Bias and variability of diagnostic spectral parameters extracted from closing sounds produced by bioprosthetic valves implanted in the mitral position

Abstract

A method is proposed to estimate the bias and variability of eight diagnostic spectral parameters extracted from mitral closing sounds produced by bioprosthetic heart valves. These spectral parameters are: the frequency of the dominant (F1) and second dominant (F2) spectral peaks, the highest frequency of the spectrum found at -3 dB (F-3), -10 dB (F-10) and -20 dB (F-20) below the highest peak, the relative integrated area above -20 dB of the dominant peak (RIA20), the bandwidth at -3 dB of the dominant spectral peak (BW3), and the ratio of F1 divided by BW3 (Q1). The bias and variability of four spectral techniques were obtained by comparing parameters extracted from each technique with the parameters of a spectral "standard." This "standard" consisted of 19 normal mitral sound spectra computed analytically by evaluating the Z transform of a sum of decaying sinusoids on the unit circle.
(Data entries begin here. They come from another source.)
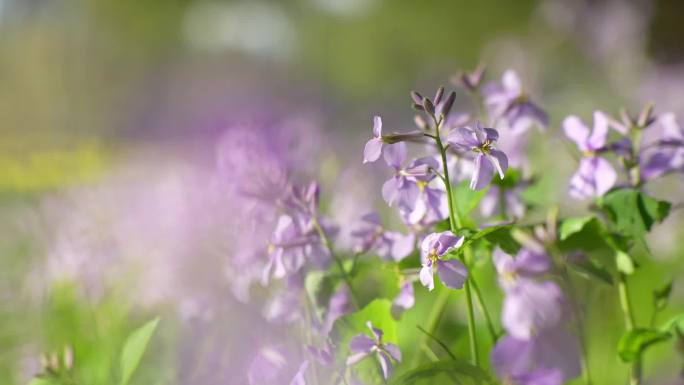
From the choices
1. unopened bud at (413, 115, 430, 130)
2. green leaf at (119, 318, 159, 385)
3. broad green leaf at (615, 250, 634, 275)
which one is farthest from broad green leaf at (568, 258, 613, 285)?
green leaf at (119, 318, 159, 385)

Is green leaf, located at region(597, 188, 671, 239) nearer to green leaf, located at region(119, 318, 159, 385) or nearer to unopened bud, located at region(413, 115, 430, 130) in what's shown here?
unopened bud, located at region(413, 115, 430, 130)

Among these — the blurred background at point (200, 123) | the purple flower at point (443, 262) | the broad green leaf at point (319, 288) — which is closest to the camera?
the purple flower at point (443, 262)

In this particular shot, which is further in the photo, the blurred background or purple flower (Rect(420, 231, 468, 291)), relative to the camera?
the blurred background

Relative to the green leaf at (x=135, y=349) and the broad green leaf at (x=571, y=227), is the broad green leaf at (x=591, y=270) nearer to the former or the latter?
the broad green leaf at (x=571, y=227)

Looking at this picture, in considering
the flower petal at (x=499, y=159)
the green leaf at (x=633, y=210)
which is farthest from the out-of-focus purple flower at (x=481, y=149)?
the green leaf at (x=633, y=210)

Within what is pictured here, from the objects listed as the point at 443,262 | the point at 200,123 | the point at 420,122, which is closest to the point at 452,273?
the point at 443,262

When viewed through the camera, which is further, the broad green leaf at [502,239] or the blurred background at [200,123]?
the blurred background at [200,123]

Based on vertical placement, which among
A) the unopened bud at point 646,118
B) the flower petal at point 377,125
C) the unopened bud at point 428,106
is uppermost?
the unopened bud at point 428,106
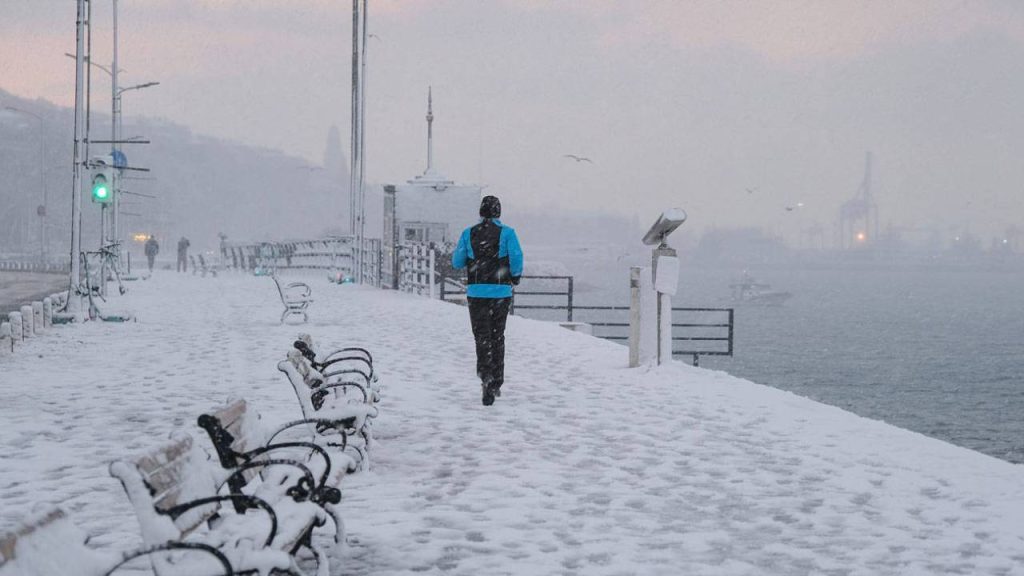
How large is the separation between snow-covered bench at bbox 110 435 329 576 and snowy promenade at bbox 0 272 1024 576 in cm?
89

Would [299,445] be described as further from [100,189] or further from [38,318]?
[100,189]

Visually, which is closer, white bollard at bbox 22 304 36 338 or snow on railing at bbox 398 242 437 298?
white bollard at bbox 22 304 36 338

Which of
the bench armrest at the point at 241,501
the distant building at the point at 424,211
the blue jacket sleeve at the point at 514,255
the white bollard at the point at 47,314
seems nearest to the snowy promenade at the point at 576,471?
the bench armrest at the point at 241,501

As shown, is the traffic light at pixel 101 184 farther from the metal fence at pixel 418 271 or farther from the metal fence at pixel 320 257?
the metal fence at pixel 320 257

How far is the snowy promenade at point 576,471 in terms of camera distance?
580 cm

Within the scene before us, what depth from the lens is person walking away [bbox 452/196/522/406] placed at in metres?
10.5

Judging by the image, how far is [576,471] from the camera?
311 inches

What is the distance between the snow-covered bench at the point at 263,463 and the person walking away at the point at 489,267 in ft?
15.4

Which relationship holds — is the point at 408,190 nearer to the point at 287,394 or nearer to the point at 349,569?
the point at 287,394

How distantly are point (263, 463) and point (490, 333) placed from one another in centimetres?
605

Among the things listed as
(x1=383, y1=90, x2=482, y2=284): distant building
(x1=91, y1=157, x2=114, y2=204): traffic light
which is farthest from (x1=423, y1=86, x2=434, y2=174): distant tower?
(x1=91, y1=157, x2=114, y2=204): traffic light

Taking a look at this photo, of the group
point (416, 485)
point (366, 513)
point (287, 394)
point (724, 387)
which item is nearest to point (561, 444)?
point (416, 485)

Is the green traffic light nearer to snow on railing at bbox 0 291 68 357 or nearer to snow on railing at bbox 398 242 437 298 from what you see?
snow on railing at bbox 0 291 68 357

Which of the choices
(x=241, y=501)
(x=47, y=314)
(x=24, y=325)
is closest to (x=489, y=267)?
(x=241, y=501)
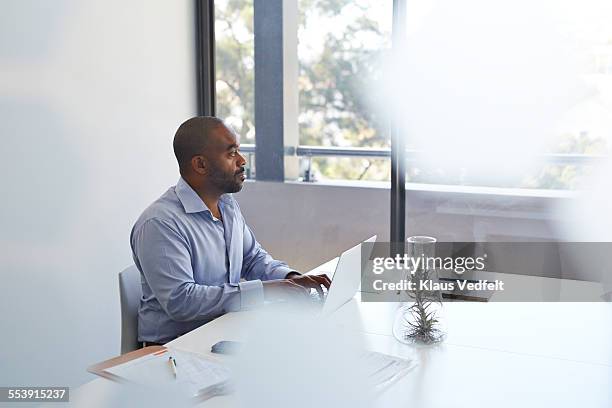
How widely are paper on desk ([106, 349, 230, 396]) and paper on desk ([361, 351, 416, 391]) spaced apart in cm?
33

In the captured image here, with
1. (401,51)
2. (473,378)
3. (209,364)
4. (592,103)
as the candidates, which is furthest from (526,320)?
(401,51)

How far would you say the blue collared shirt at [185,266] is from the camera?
1984mm

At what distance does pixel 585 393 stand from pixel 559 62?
1.95 meters

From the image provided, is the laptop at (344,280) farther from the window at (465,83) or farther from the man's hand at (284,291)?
the window at (465,83)

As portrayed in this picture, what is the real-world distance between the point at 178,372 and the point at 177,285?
528 millimetres

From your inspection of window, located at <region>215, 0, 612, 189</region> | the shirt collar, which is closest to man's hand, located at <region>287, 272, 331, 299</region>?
the shirt collar

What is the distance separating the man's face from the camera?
228cm

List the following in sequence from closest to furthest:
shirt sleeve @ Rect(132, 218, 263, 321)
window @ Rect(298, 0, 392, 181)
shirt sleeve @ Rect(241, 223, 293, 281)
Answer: shirt sleeve @ Rect(132, 218, 263, 321), shirt sleeve @ Rect(241, 223, 293, 281), window @ Rect(298, 0, 392, 181)

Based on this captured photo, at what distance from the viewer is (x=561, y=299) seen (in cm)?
226

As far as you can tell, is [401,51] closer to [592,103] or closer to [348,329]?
[592,103]

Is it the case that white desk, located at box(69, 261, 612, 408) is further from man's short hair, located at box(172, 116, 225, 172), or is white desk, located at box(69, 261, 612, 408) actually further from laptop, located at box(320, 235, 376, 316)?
man's short hair, located at box(172, 116, 225, 172)

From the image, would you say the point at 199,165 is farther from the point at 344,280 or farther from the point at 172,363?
the point at 172,363

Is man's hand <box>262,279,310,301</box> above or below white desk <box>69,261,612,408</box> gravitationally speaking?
above

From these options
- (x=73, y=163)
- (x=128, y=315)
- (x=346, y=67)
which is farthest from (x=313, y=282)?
(x=346, y=67)
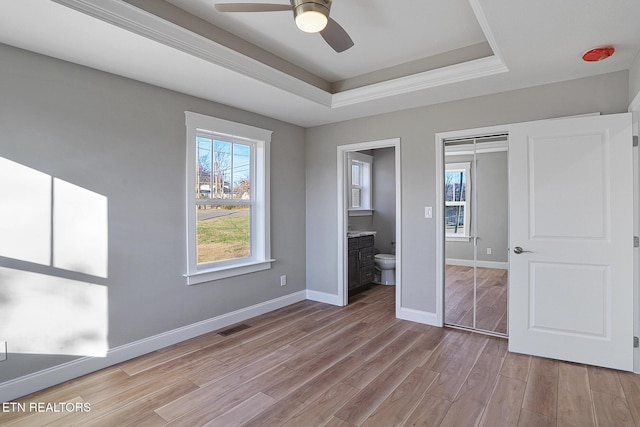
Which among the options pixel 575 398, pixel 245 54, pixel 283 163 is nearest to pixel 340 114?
pixel 283 163

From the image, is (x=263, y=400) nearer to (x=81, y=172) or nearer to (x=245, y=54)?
(x=81, y=172)

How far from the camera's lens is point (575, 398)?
2.29 metres

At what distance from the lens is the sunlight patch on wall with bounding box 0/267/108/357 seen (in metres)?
2.31

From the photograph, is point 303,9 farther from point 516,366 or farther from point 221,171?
point 516,366

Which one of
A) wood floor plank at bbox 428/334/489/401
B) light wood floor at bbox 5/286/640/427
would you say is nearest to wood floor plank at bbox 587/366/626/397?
light wood floor at bbox 5/286/640/427

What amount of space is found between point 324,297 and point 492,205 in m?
2.44

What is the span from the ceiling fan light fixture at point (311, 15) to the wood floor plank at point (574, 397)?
9.08ft

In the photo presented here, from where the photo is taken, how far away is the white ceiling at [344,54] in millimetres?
2037

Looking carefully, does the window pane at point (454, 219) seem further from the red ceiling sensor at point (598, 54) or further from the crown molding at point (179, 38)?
the crown molding at point (179, 38)

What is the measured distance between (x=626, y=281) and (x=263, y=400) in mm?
2939

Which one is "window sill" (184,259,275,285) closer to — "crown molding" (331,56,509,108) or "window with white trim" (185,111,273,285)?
"window with white trim" (185,111,273,285)

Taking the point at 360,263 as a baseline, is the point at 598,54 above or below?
above

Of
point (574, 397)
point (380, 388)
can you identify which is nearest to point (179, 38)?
point (380, 388)

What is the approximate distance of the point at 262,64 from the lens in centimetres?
293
Truncation of the synthesized mitral signals and addition of random noise were used to simulate the physiological characteristics of the closing sounds. Results show that the fast Fourier transform method with rectangular window provides the best estimates of F1 and Q1, that the Steiglitz-McBride method with maximum entropy (pole-zero modeling with four poles and four zeros) can best evaluate F2, F-20, RIA20 and BW3, and that the all-pole modeling with covariance method (16 poles) is best suited to compute F-3. It was also shown that both the all-pole modeling and the Steiglitz-McBride methods can be used to estimate F-10. It is concluded that a single algorithm would not provide the best estimates of all spectral parameters.